• [EXERCISE BRIEF]:
Without copying any picture, return all lines below exactly.

• [EXERCISE INPUTS]:

--- START ---

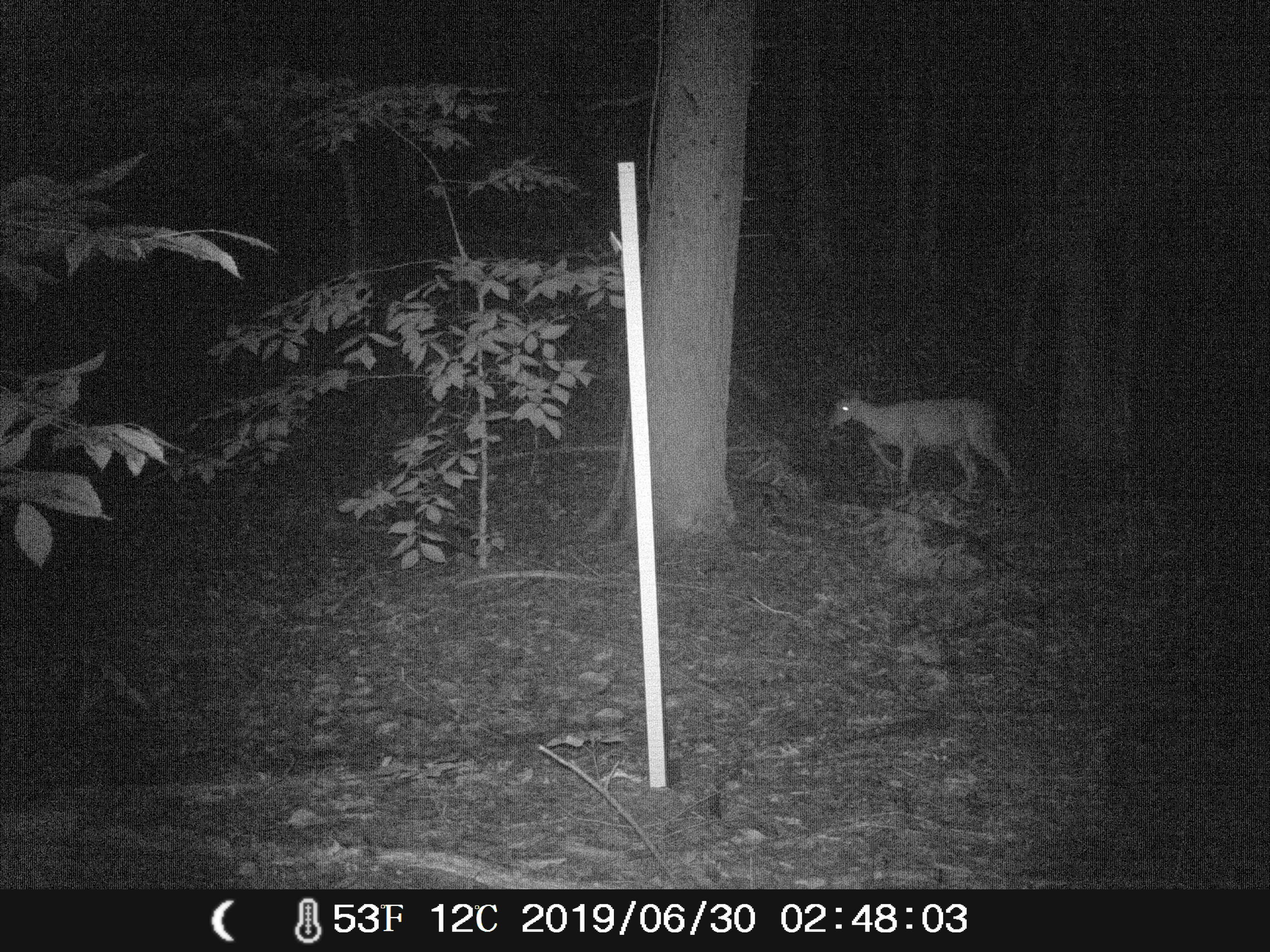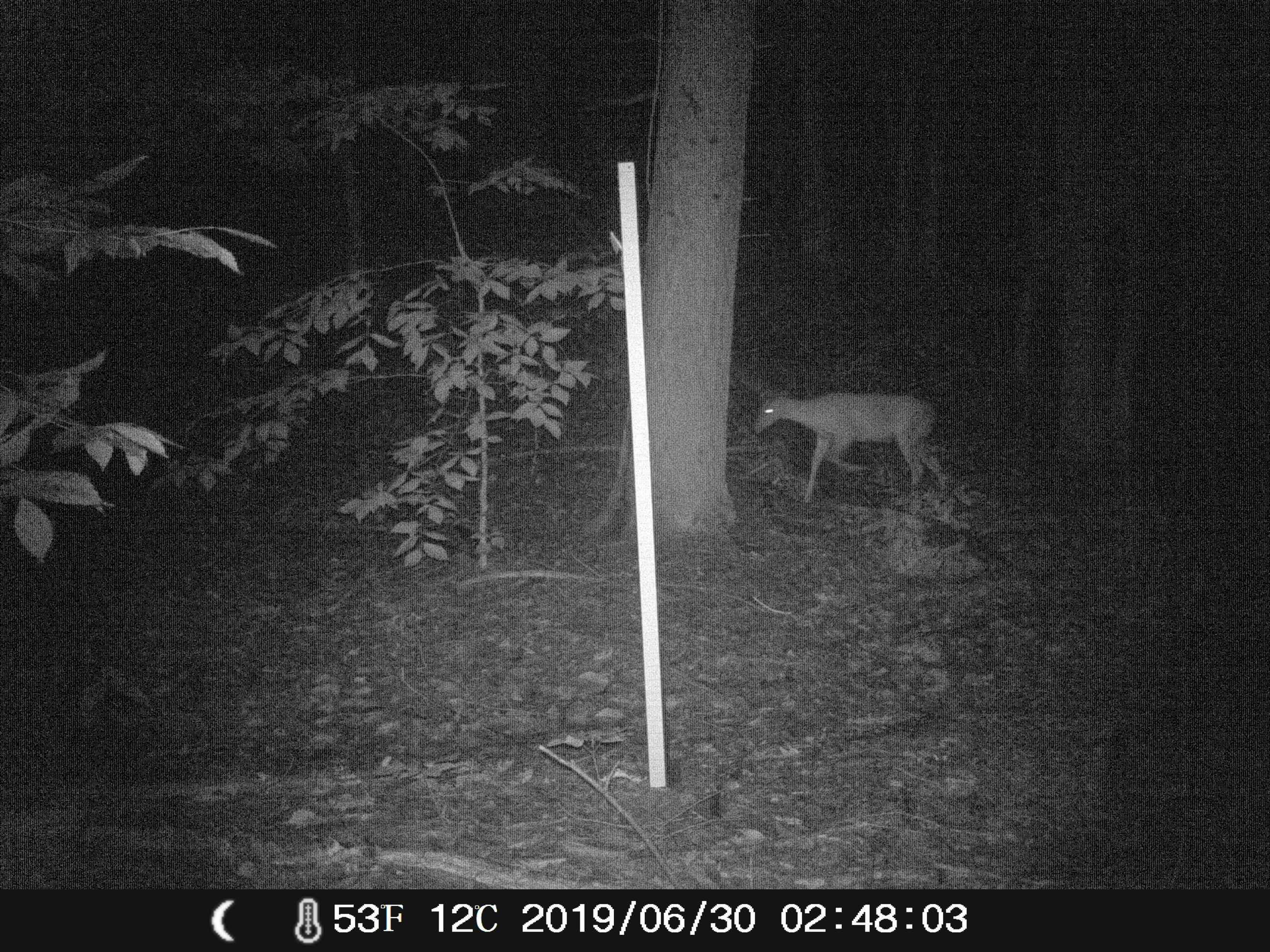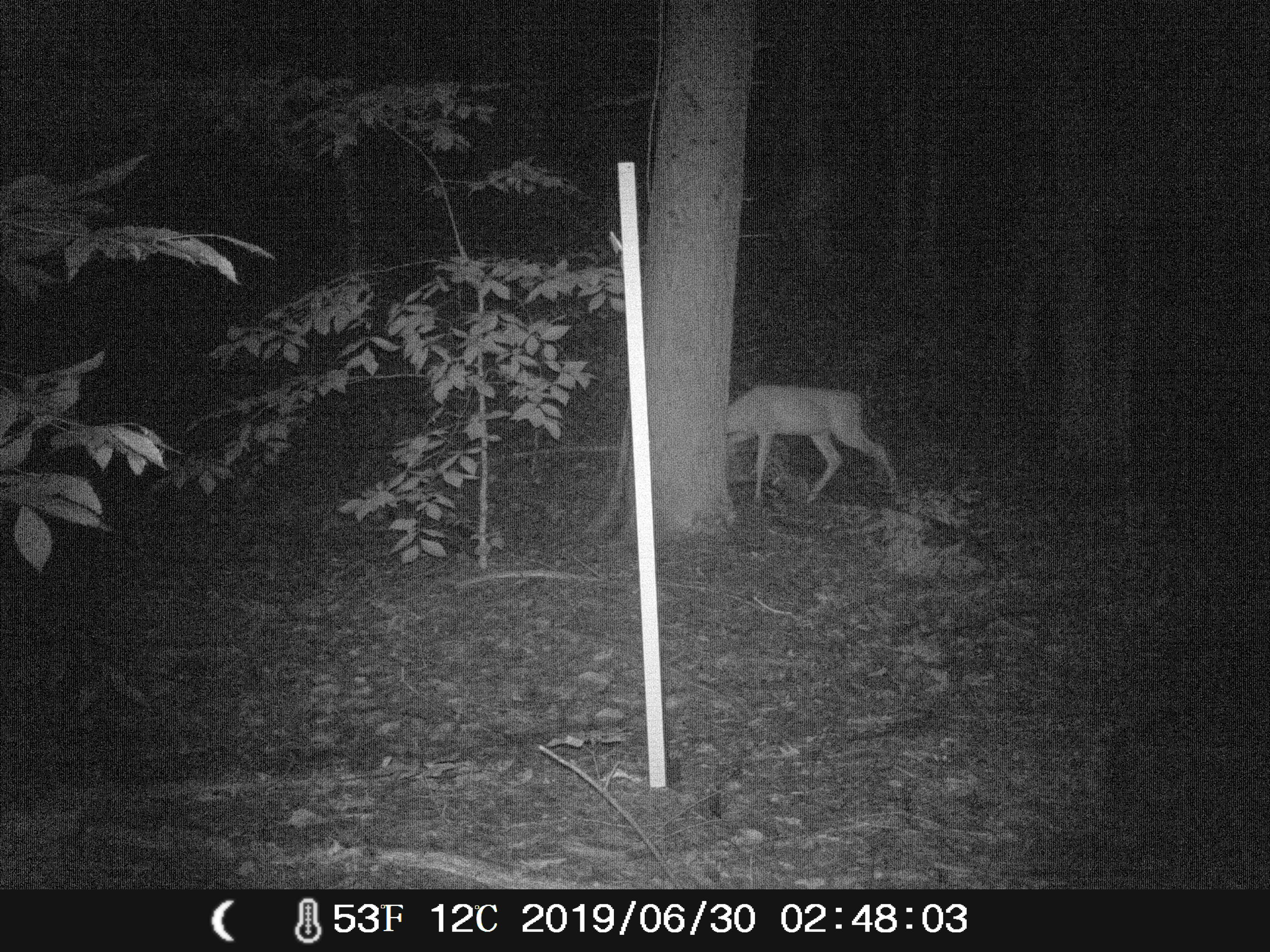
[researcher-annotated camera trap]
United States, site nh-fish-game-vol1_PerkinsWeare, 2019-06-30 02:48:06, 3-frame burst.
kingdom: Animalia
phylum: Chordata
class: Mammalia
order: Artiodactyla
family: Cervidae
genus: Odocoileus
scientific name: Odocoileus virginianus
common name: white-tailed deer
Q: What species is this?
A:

--- END ---

• [WRITTEN SOLUTION]:
[researcher-annotated camera trap]
United States, site nh-fish-game-vol1_PerkinsWeare, 2019-06-30 02:48:06, 3-frame burst.
kingdom: Animalia
phylum: Chordata
class: Mammalia
order: Artiodactyla
family: Cervidae
genus: Odocoileus
scientific name: Odocoileus virginianus
common name: white-tailed deer
Q: What species is this?
A:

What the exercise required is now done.